[Excerpted passage Boundary: Start]

MassBase: A large-scaled depository of mass spectrometry datasets for metabolome analysis

Plant Biotechnol (Tokyo). 2021 Mar 25;38(1):167-171. doi: 10.5511/plantbiotechnology.20.0911a.

Abstract

Depository of low-molecular-weight compounds or metabolites detected in various organisms in a non-targeted manner is indispensable for metabolomics research. Due to the diverse chemical compounds, various mass spectrometry (MS) setups with state-of-the-art technologies have been used. Over the past two decades, we have analyzed various biological samples by using gas chromatography-mass spectrometry, liquid chromatography-mass spectrometry, or capillary electrophoresis-mass spectrometry, and archived the datasets in the depository MassBase (http://webs2.kazusa.or.jp/massbase/). As the format of MS datasets depends on the MS setup used, we converted each raw binary dataset of the mass chromatogram to text file format, and thereafter, information of the chromatograph peak was extracted in the text file from the converted file. In total, the depository comprises 46,493 datasets, of which 38,750 belong to the plant species and 7,743 are authentic or mixed chemicals as well as other sources (microorganisms, animals, and foods), as on August 1, 2020. All files in the depository can be downloaded in bulk from the website. Mass chromatograms of 90 plant species obtained by LC-Fourier transform ion cyclotron resonance MS or Orbitrap MS, which detect the ionized molecules with high accuracy allowing speculation of chemical compositions, were converted to text files by the software PowerGet, and the chemical annotation of each peak was added. The processed datasets were deposited in the annotation database KomicMarket2 (http://webs2.kazusa.or.jp/km2/). The archives provide fundamental resources for comparative metabolomics and functional genomics, which may result in deeper understanding of living organisms.

Keywords: database; mass spectrometry; metabolome.

[Excerpted passage Boundary: End]
[Data Boundary: Start]

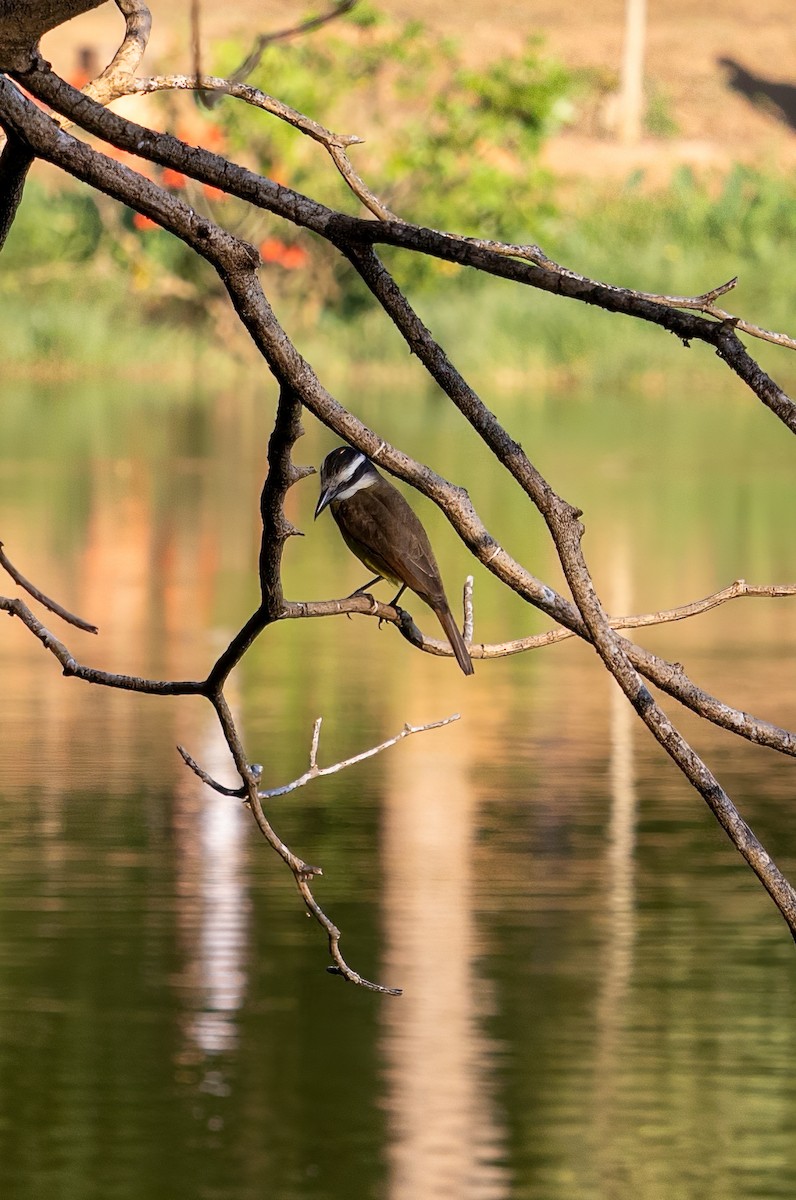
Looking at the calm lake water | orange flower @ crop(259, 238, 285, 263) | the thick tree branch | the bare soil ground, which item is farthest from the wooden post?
the thick tree branch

[Data Boundary: End]

_Your instructions_
Using the MassBase abstract, say whether each statement agrees with it, and quote the exact words that settle each one: (a) The depository holds more datasets from plant species than from all other sources combined. (b) Files in the depository can only be downloaded one at a time. (c) The software PowerGet converted the mass chromatograms of 90 plant species to text files. Use only the text; the material plays no part here.

_Completed exercise_
(a) Yes: "38,750 belong to the plant species and 7,743 are authentic or mixed chemicals as well as other sources"
(b) No: "All files in the depository can be downloaded in bulk from the website."
(c) Yes: "Mass chromatograms of 90 plant species obtained by LC-Fourier transform ion cyclotron resonance MS or Orbitrap MS, which detect the ionized molecules with high accuracy allowing speculation of chemical compositions, were converted to text files by the software PowerGet"